This is not surprising, as those who leave the LDS Church have been demonized since its beginning, when Joseph and Brigham would order members of a Mormon vigilante group known as the Danites to kill those who apostatized.
Sidney Rigdon, in a letter he once wrote to to Orson Hyde, said, “…it was the imperative duty of the Church to obey the word of Joseph Smith, or the presidency, without question or inquiry, and that if there were any that would not, they should have their throats cut from ear [to] ear.”
Said Elder John D. Lee, “Punishment by death is the penalty for refusing to obey the orders of the Priesthood.
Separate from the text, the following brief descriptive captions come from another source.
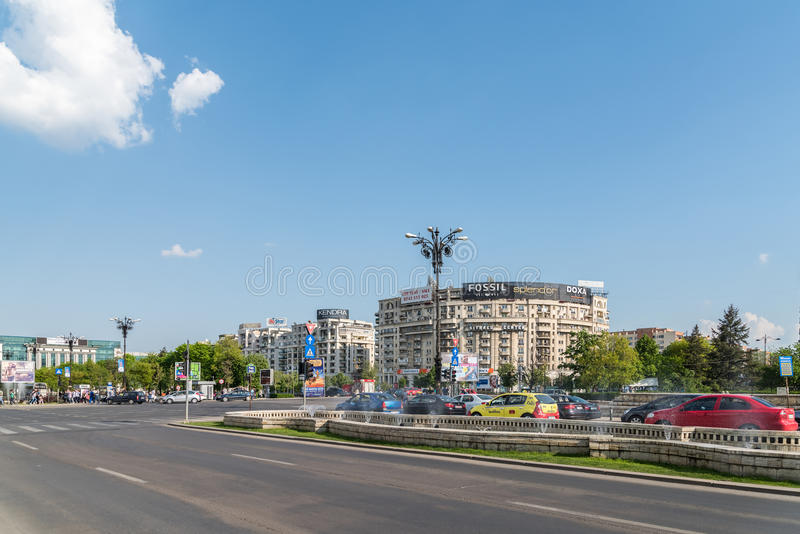 Horas de ponta em Union Square (Piata Unirii) de Bucareste imagem de stock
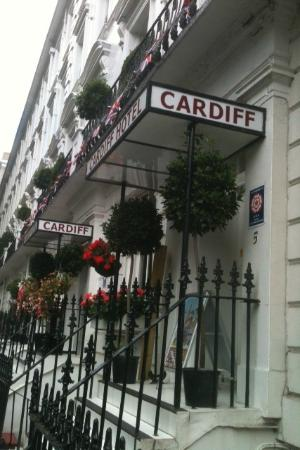 Cardiff Hotel: Standing outside street-view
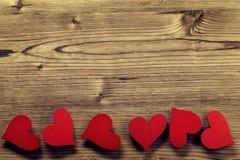 Struttura di giorno di biglietti di S. Valentino - fondo di legno fotografia stock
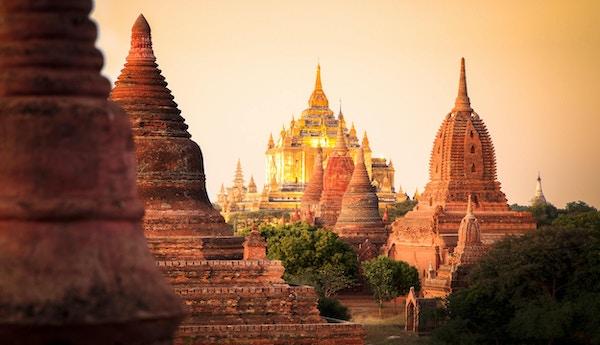 Verdensarven Bagan med sine store templer i vakkert sollys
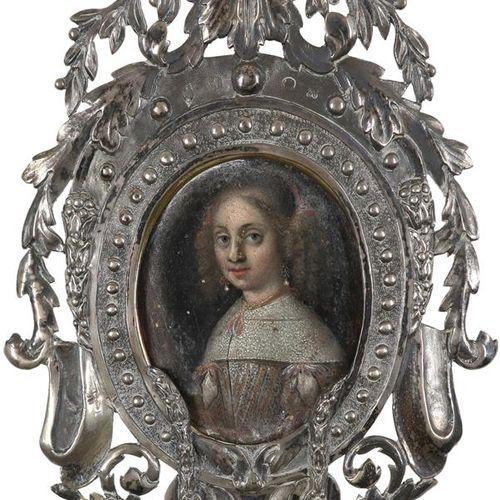 荷兰学校17世纪的肖像缩影,一位女士身穿白色连衣裙,红色镶边,戴着珍珠耳环 椭圆形,铜质,装在带有叶状装饰的华丽的白色金属框中 67 x 53mm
I knew of many men being killed in Nauvoo by the Danites. It was then the rule that all enemies of the Prophet Joseph should be killed, and I knew of many a man who was quietly put out of the way by the orders of Joseph and his apostles while the church was there.”
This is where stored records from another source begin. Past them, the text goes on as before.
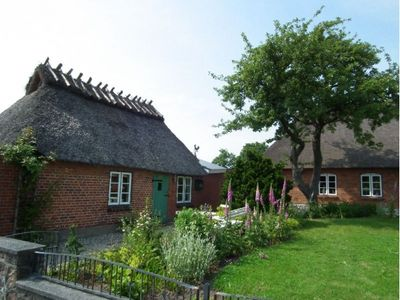 Photo for Martins Ziegenstall - Cozy thatched cottage in the heart of fishing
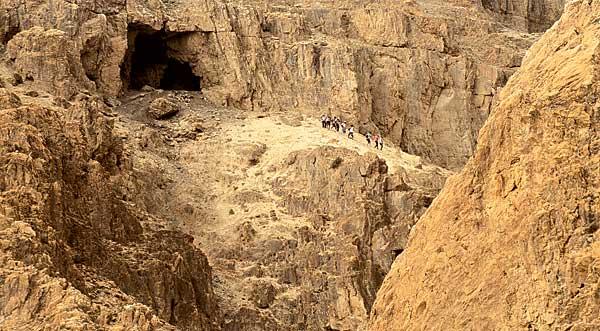 В Кумранских пещерах возобновлены археологические работы
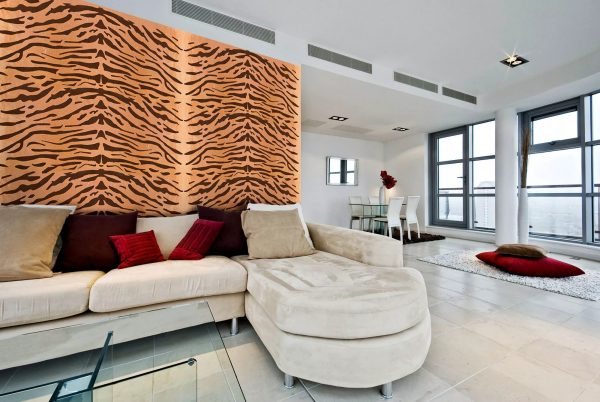Most often these are light canvases with bright patterns or murals with images of animal skins.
By contrast, Boyd K. Packer’s words about ex-Mormons seem tame! But that doesn’t mean they don’t still have enormous power over Church members, most of whom have lived their whole lives being taught that apostates wanted to sin, got offended, or just weren’t strong enough to “live the gospel”. Nowhere in Mormon teachings is there room to believe that people leave the church because they determined, against the desires of their heart, that it wasn’t true. Any evidence that contradicts claims made by the LDS Church is deemed “anti-Mormon literature” (or the new favorite, “slanted”), just as evidence that contradicts claims made by the Church of Scientology is considered “suppressive”. Such labels allow church members to reject the validity of evidence that doesn’t confirm their beliefs, and avoid the pain of cognitive dissonance.
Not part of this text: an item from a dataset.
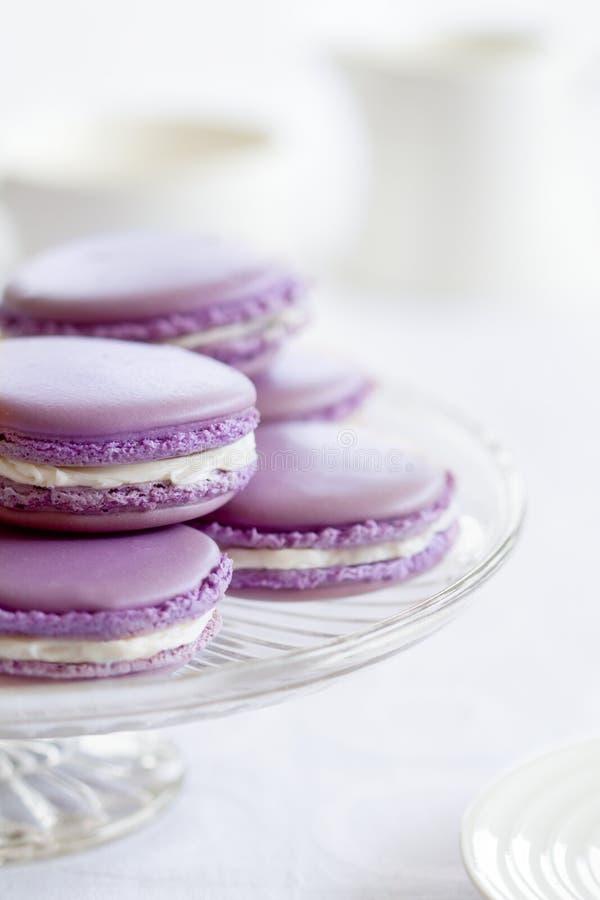 Macarons de la lavanda fotografía de archivo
Though many modern Mormons are becoming more tolerant of those with different beliefs—even those who leave the LDS Church—we still have a huge stigma to overcome. I spent hours chatting with an active Mormon online yesterday, who was determined to believe that I deliberately slant evidence when using it in Zelph content, and who ascribed motives to my criticism of Mormonism that don’t exist. He spoke to me with far less respect that I spoke to him (because my criticism of the Church justified it, apparently), calling me a “bigot”, “not normal”, “not funny”, “just as bad” as a white supremacist, and liking tweets that said I was the worst of the millennial generation and need to be “called out” for what I “truly am”. He told me I’m “immoral and tacky”, while also making it clear that he didn’t think I had a right to call out what I think is immoral. I’m human, and it hurt, especially as I had tried so hard to facilitate constructive dialogue with him. (We actually did have some more constructive dialogue once we started talking one-on-one, thankfully.)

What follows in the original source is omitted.